Which rows below contain the string "closer"? Pick out each one and copy it in full, counting only matches with the same case.

-----

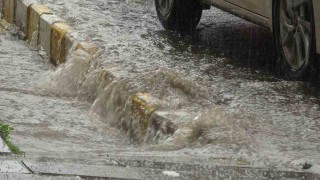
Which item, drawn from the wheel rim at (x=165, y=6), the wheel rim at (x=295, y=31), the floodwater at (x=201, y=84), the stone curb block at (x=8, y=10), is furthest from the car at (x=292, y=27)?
the stone curb block at (x=8, y=10)

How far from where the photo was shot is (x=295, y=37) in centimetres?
695

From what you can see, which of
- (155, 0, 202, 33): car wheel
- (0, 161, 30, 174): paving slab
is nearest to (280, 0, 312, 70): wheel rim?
(155, 0, 202, 33): car wheel

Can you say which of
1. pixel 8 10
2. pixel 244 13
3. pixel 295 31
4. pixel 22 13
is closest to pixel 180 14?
pixel 244 13

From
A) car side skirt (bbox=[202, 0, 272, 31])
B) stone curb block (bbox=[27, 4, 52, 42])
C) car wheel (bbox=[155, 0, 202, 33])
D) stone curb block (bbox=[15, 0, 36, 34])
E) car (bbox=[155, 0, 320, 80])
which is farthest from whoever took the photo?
stone curb block (bbox=[15, 0, 36, 34])

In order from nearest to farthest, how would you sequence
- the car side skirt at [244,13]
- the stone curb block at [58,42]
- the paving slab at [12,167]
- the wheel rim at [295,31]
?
the paving slab at [12,167]
the wheel rim at [295,31]
the car side skirt at [244,13]
the stone curb block at [58,42]

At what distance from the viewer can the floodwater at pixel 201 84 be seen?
5.52 m

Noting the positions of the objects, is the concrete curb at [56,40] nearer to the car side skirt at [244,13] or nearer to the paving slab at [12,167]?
the car side skirt at [244,13]

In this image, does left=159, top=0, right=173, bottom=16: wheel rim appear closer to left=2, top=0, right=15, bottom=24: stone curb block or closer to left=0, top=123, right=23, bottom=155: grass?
left=2, top=0, right=15, bottom=24: stone curb block

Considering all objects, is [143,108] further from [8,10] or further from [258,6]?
[8,10]

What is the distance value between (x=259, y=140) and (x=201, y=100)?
1.13 m

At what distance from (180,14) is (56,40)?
1.24 m

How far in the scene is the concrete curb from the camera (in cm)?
621

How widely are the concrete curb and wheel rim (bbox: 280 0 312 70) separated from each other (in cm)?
115

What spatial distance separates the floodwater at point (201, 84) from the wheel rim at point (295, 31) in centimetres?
21
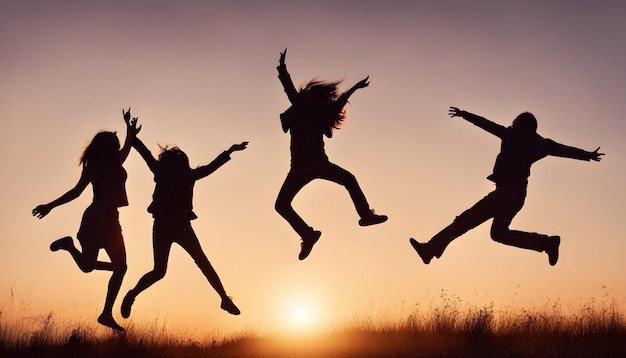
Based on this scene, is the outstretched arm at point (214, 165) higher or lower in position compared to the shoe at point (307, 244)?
higher

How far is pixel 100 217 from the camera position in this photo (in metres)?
11.7

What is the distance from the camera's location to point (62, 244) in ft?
39.9

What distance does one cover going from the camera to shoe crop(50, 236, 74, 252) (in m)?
12.1

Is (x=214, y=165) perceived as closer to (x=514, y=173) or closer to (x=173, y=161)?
(x=173, y=161)

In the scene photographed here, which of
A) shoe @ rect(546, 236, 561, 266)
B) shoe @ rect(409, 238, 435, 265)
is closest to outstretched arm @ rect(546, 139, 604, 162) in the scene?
shoe @ rect(546, 236, 561, 266)

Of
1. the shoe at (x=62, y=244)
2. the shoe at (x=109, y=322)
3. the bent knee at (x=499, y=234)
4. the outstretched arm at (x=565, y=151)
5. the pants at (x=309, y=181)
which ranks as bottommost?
the shoe at (x=109, y=322)

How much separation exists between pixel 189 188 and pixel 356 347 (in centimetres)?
343

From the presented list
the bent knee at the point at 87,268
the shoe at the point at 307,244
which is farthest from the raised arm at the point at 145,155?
the shoe at the point at 307,244

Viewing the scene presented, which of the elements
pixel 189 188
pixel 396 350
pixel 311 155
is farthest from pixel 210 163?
pixel 396 350

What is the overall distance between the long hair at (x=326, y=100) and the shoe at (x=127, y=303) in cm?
388

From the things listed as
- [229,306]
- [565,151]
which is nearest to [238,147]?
[229,306]

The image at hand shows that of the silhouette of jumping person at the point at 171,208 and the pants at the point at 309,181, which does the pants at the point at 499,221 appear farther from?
the silhouette of jumping person at the point at 171,208

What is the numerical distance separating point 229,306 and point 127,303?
1521 millimetres

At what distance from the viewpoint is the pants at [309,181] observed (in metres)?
11.9
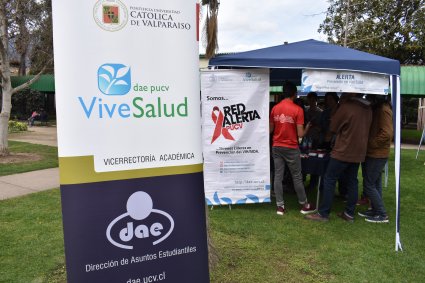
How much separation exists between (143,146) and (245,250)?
2.54 meters

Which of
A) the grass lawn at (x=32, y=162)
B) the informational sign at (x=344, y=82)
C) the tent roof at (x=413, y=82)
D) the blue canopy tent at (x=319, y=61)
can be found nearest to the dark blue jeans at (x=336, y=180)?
the blue canopy tent at (x=319, y=61)

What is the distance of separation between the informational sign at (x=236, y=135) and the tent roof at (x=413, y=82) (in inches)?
491

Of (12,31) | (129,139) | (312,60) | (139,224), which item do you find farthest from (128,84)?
(12,31)

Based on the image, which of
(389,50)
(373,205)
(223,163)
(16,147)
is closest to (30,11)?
(16,147)

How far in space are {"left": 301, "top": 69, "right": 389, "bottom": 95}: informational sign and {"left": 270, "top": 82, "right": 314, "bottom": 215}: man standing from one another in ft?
1.05

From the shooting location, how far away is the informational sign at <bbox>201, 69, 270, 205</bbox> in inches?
219

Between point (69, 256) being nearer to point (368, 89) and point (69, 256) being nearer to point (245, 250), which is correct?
point (245, 250)

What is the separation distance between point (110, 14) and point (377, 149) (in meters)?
4.27

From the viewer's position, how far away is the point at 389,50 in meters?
23.1

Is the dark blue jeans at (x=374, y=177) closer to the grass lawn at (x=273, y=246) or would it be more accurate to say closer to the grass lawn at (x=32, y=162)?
the grass lawn at (x=273, y=246)

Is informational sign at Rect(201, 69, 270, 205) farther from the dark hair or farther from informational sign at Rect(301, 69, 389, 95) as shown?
informational sign at Rect(301, 69, 389, 95)

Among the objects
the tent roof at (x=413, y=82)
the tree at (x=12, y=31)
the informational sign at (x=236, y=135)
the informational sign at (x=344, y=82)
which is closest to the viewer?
the informational sign at (x=344, y=82)

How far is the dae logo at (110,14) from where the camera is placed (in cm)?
216

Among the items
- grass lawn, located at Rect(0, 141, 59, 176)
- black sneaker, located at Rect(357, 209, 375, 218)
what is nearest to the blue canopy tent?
black sneaker, located at Rect(357, 209, 375, 218)
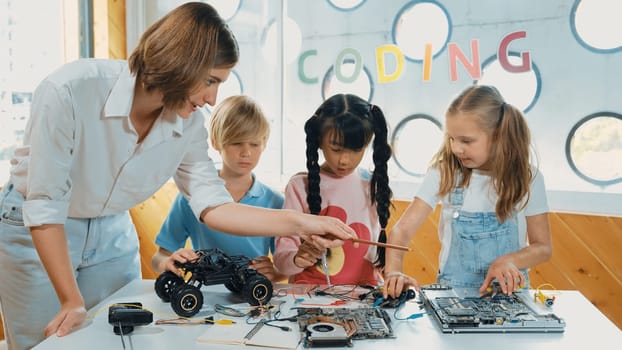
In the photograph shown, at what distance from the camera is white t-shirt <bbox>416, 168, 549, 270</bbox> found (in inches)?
67.7

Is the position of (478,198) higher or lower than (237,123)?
lower

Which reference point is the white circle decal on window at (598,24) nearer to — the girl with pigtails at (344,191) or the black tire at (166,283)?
the girl with pigtails at (344,191)

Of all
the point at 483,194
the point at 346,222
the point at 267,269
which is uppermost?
the point at 483,194

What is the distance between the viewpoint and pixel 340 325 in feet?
4.02

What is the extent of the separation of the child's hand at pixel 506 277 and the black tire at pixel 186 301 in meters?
0.69

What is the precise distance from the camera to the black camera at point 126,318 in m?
1.22

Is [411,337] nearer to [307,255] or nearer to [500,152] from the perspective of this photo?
[307,255]

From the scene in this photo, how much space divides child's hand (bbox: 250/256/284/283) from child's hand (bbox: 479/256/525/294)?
0.58 metres

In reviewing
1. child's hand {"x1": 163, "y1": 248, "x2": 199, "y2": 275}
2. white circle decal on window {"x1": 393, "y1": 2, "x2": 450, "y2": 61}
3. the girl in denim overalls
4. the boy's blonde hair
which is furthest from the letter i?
child's hand {"x1": 163, "y1": 248, "x2": 199, "y2": 275}

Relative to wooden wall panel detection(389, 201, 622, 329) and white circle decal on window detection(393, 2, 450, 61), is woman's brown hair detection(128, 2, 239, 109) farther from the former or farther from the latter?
wooden wall panel detection(389, 201, 622, 329)

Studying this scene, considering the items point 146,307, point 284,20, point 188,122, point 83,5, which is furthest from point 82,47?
point 146,307

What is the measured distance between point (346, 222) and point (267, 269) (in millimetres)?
290

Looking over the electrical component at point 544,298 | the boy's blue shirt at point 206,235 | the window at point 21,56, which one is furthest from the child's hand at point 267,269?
the window at point 21,56

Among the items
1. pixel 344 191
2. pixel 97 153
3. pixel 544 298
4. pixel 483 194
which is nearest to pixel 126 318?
pixel 97 153
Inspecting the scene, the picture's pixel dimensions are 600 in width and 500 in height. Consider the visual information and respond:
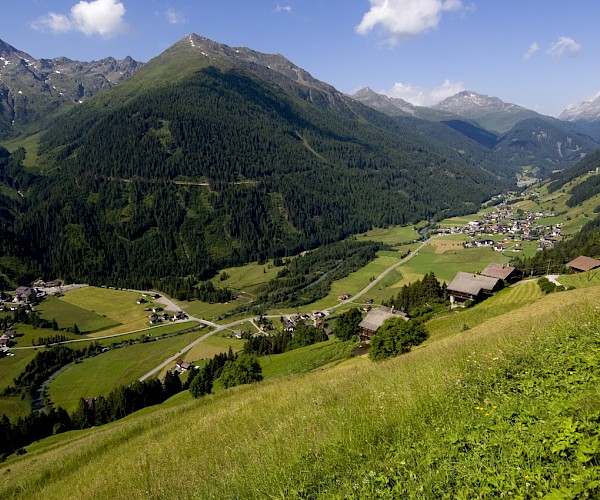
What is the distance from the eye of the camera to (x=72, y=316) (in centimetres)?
15500

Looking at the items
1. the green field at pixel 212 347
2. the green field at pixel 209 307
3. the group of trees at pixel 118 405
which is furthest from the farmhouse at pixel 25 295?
the group of trees at pixel 118 405

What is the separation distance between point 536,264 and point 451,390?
96.8 meters

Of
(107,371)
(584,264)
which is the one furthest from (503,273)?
(107,371)

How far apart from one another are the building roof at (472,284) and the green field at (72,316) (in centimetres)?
13319

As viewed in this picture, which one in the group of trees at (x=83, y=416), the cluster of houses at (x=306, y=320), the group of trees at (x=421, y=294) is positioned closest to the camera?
the group of trees at (x=83, y=416)

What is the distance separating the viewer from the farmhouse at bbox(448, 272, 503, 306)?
216 feet

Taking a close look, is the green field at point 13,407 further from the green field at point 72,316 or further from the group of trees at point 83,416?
the green field at point 72,316

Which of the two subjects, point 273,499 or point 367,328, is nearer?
point 273,499

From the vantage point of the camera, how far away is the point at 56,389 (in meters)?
101

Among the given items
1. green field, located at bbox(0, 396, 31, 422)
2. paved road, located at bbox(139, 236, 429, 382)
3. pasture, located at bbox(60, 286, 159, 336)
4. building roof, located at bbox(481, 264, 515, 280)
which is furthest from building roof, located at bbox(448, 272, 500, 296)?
pasture, located at bbox(60, 286, 159, 336)

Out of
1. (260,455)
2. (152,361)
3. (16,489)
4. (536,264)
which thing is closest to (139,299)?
(152,361)

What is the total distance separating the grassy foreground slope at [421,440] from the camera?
18.5ft

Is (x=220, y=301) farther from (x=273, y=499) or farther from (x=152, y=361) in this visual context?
(x=273, y=499)

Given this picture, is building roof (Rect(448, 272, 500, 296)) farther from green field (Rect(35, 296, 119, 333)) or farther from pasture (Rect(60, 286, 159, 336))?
green field (Rect(35, 296, 119, 333))
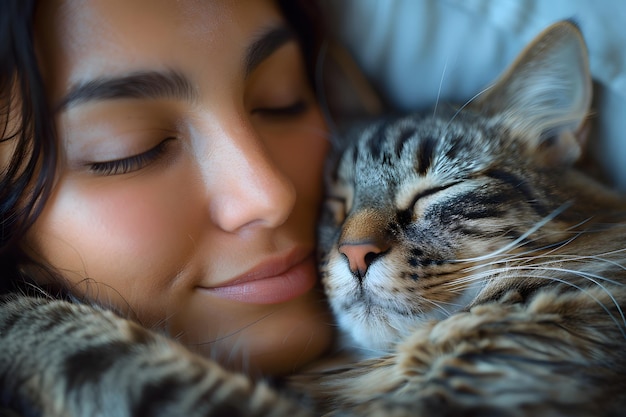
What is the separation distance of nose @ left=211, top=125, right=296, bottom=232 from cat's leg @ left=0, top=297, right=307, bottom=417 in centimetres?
22

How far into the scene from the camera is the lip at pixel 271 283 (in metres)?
0.95

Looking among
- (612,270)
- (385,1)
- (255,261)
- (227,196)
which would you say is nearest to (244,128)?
(227,196)

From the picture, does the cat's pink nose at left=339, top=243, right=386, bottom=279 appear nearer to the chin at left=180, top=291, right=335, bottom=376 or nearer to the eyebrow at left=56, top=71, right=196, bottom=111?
the chin at left=180, top=291, right=335, bottom=376

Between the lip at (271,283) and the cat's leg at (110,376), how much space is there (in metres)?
0.15

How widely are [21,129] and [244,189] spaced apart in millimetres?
348

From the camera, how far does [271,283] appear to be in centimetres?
97

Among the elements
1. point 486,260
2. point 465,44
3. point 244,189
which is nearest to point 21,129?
point 244,189

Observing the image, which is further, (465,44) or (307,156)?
(465,44)

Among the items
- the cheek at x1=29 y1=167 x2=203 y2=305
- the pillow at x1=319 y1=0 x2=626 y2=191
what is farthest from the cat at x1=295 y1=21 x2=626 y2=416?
the cheek at x1=29 y1=167 x2=203 y2=305

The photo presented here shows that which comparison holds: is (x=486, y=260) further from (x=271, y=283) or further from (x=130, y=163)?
(x=130, y=163)

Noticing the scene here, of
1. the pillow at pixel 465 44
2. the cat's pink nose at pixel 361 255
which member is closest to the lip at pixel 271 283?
the cat's pink nose at pixel 361 255

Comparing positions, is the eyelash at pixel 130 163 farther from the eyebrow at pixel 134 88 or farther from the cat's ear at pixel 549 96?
the cat's ear at pixel 549 96

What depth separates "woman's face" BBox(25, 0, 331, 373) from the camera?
0.84 m

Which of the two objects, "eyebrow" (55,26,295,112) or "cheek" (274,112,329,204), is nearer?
"eyebrow" (55,26,295,112)
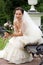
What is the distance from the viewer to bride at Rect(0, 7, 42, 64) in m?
6.20

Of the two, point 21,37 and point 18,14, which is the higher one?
point 18,14

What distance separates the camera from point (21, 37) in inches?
247

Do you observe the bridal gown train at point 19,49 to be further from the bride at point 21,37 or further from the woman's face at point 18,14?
the woman's face at point 18,14

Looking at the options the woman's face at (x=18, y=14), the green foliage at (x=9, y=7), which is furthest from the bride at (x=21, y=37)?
the green foliage at (x=9, y=7)

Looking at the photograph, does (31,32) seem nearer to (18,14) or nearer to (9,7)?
(18,14)

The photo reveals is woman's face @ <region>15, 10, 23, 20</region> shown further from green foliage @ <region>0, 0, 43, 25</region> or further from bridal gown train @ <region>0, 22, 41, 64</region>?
green foliage @ <region>0, 0, 43, 25</region>

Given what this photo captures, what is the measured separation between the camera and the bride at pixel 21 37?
20.3 ft

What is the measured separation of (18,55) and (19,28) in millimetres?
613

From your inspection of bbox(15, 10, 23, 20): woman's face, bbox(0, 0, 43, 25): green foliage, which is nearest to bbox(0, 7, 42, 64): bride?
bbox(15, 10, 23, 20): woman's face

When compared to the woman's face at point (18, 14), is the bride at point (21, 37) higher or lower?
lower

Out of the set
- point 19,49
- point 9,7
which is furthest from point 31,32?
point 9,7

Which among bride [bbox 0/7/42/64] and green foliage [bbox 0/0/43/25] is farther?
green foliage [bbox 0/0/43/25]

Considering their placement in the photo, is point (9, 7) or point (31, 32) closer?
point (31, 32)

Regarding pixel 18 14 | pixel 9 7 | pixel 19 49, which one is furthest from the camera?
pixel 9 7
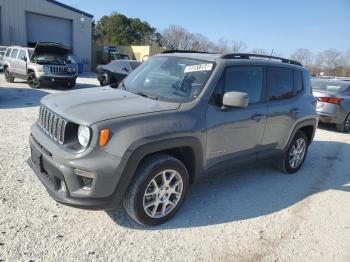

-----

TASK RESPONSE:
In this image, does left=159, top=0, right=173, bottom=16: wheel rim appear closer to left=2, top=0, right=15, bottom=24: stone curb block or closer to left=0, top=123, right=23, bottom=155: grass?
Is (x=214, y=165) perceived as closer to (x=514, y=173) or closer to (x=173, y=161)?
Is the dark blue jeans at (x=374, y=177) closer to the grass lawn at (x=273, y=246) or would it be more accurate to say closer to the grass lawn at (x=32, y=162)?
Considering their placement in the photo, is point (9, 7) or point (31, 32) closer?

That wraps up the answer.